:: PROBLEM DESCRIPTION ::
Say whether each statement agrees with the Python notebook below. Answer yes or no for each, and quote the deciding words from the notebook. 1. The exercise does RAG without vector databases. 2. The parsing step accepts PDF files as well as text files. 3. The embeddings are saved as CSV files.

:: SELECTED TEXT ::
+ + + + + + +
In [None]:
! pip install ollama

In [22]:
import ollama
import numpy as np
import os 
import time
import json
from numpy.linalg import norm

In [None]:
### Intention of this exercise is to use only python to do RAG :
### No use of Vector DBs, Lnagchain, LlamaIndex.

In [8]:
# Step 1 : Parse the text file into chunks (currently only txt is supported)
# Also, the text split is based on new line, the context remains short and less informative, try overlapping + larger context

def parse_file(filename):
    with open(filename, encoding="utf-8-sig") as f:
        paragraphs = []
        buffer = []
        
        for line in f:
            line = line.strip()
            if line:
                buffer.append(line)
            else:
                if buffer:
                    paragraphs.append(" ".join(buffer))
                    buffer = []
        
        if buffer:
            paragraphs.append(" ".join(buffer))
    
    return paragraphs

In [27]:
# Step 2 : Create and save embeddings
# download model using ollama pull mxbai-embed-large
# We need not create embeddings everytime for the same file - save_embeddings 

def save_embeddings(filename, embeddings):
    if not os.path.exists("embeddings"):
        os.makedirs("embeddings")
    with open(f"embeddings/{filename}.json", "w") as f:
        json.dump(embeddings, f)
+ + + + + + +
:: SUPPLIED RECORDS ::
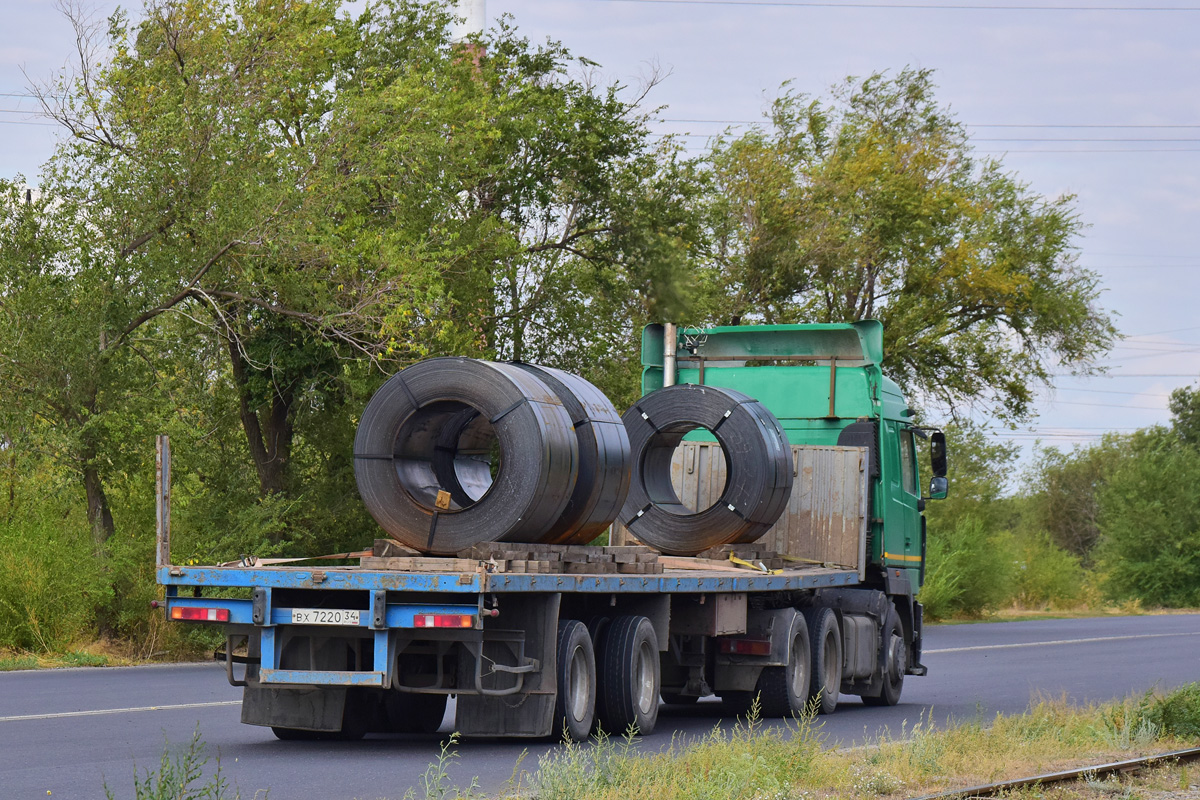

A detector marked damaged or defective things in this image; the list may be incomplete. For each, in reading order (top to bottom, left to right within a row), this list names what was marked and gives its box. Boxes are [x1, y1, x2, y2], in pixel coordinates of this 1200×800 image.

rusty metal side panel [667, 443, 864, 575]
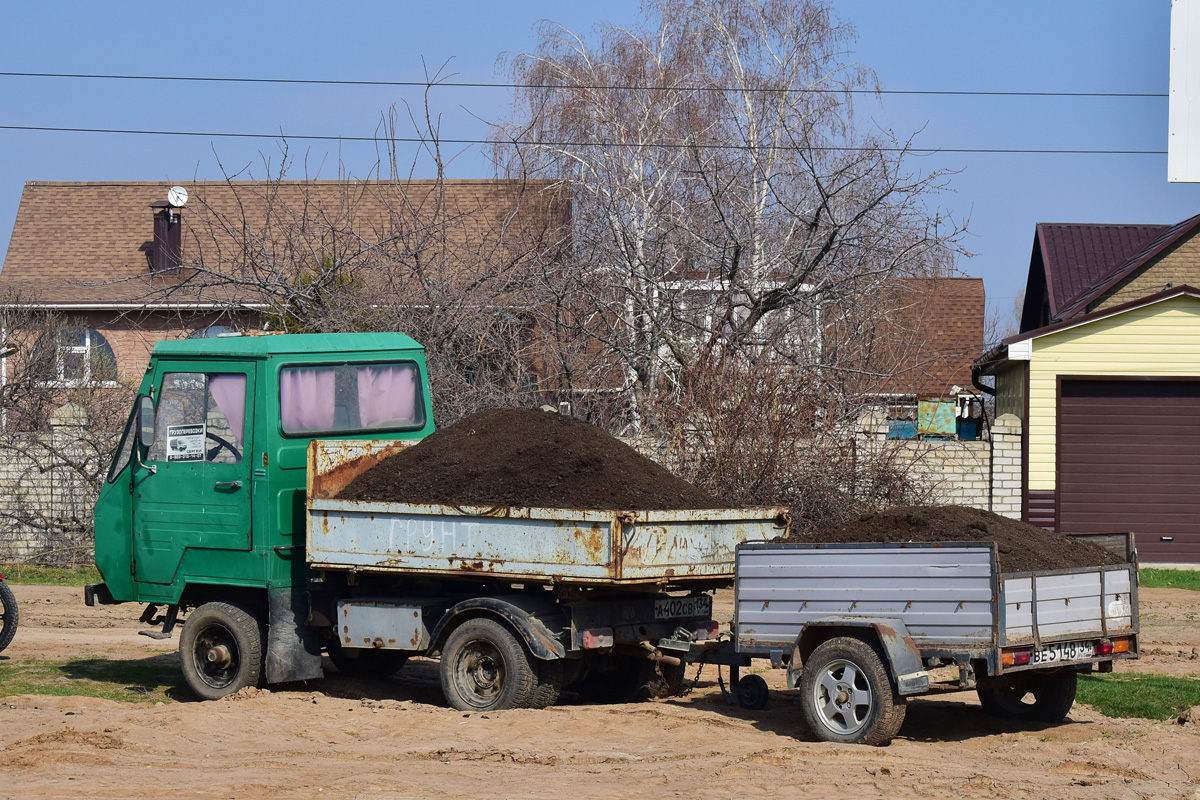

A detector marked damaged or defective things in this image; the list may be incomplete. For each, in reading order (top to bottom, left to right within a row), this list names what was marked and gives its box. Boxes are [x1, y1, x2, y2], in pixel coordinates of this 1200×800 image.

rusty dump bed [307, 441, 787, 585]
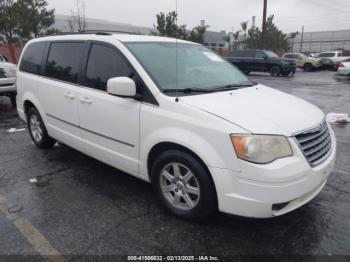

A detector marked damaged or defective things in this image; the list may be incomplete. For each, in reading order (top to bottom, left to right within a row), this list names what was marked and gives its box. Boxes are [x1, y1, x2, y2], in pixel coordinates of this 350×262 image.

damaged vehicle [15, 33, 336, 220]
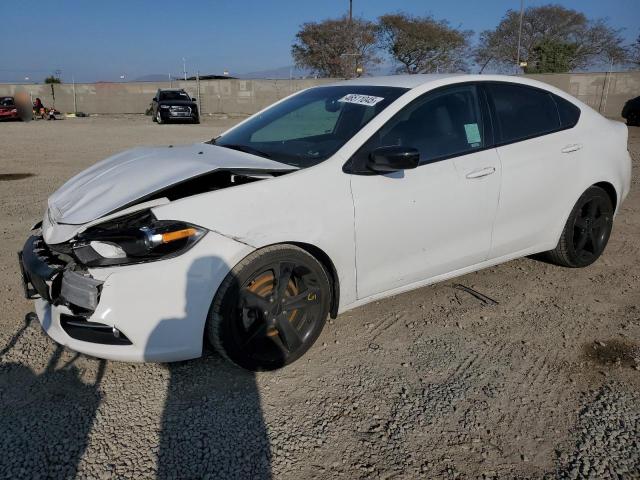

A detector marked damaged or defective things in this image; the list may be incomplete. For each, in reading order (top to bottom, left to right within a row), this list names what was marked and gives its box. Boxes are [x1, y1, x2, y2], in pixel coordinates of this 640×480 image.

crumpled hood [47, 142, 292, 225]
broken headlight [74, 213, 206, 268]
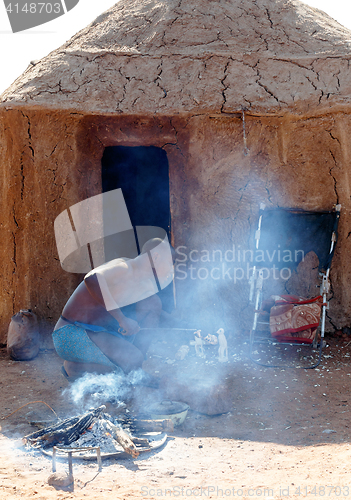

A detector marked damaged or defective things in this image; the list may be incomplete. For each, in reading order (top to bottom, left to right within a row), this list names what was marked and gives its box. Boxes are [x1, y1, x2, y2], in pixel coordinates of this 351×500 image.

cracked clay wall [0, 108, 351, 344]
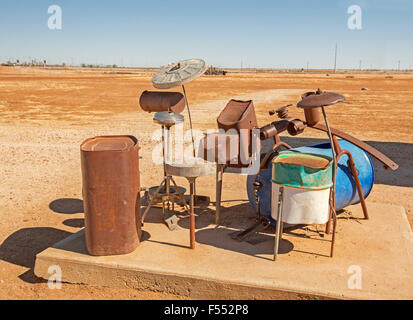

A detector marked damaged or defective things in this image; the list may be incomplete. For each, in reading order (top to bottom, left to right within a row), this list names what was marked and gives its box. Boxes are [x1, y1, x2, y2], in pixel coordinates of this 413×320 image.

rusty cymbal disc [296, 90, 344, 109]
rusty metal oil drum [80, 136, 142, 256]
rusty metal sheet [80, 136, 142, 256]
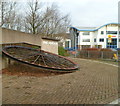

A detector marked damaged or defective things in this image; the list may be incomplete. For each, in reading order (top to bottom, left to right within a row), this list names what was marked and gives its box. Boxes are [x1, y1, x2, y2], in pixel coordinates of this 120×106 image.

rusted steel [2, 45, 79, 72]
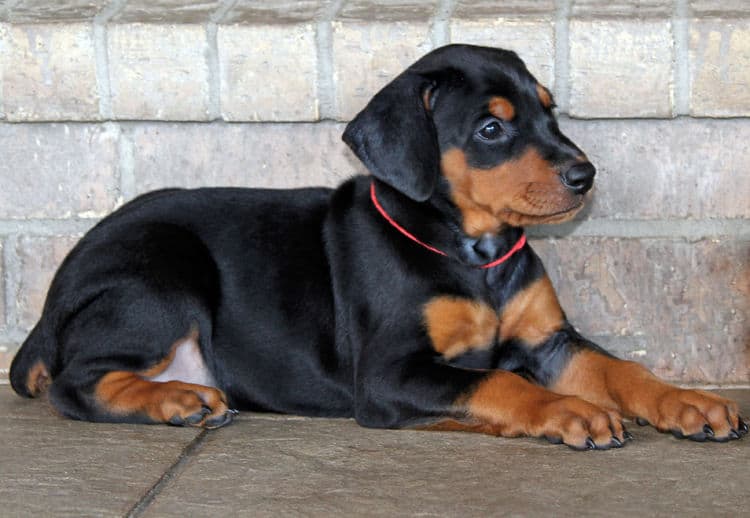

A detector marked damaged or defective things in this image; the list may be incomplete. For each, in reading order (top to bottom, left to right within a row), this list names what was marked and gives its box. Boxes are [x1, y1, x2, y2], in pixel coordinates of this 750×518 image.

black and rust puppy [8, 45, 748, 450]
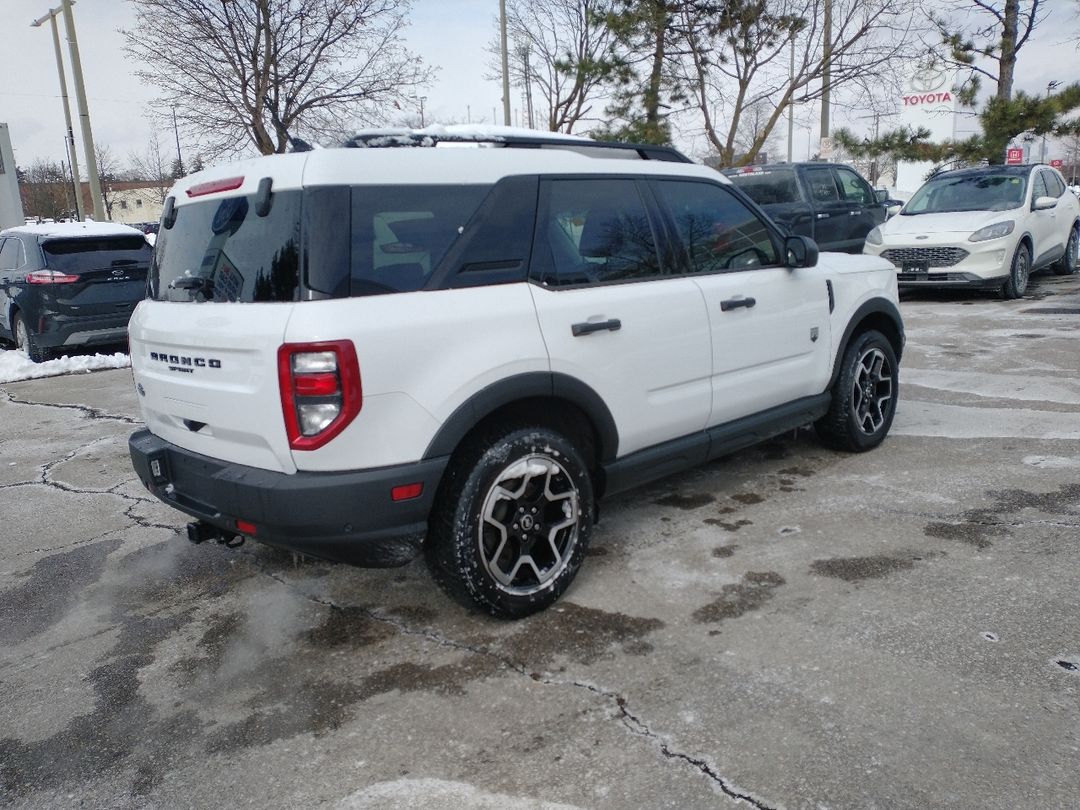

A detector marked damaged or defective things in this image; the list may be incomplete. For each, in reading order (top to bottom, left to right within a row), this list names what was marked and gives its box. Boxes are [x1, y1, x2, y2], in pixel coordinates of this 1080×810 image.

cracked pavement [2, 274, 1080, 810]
+ + + + + + +
:: THE RESPONSE ::
1. Yes: "No use of Vector DBs"
2. No: "currently only txt is supported"
3. No: f"embeddings/{filename}.json"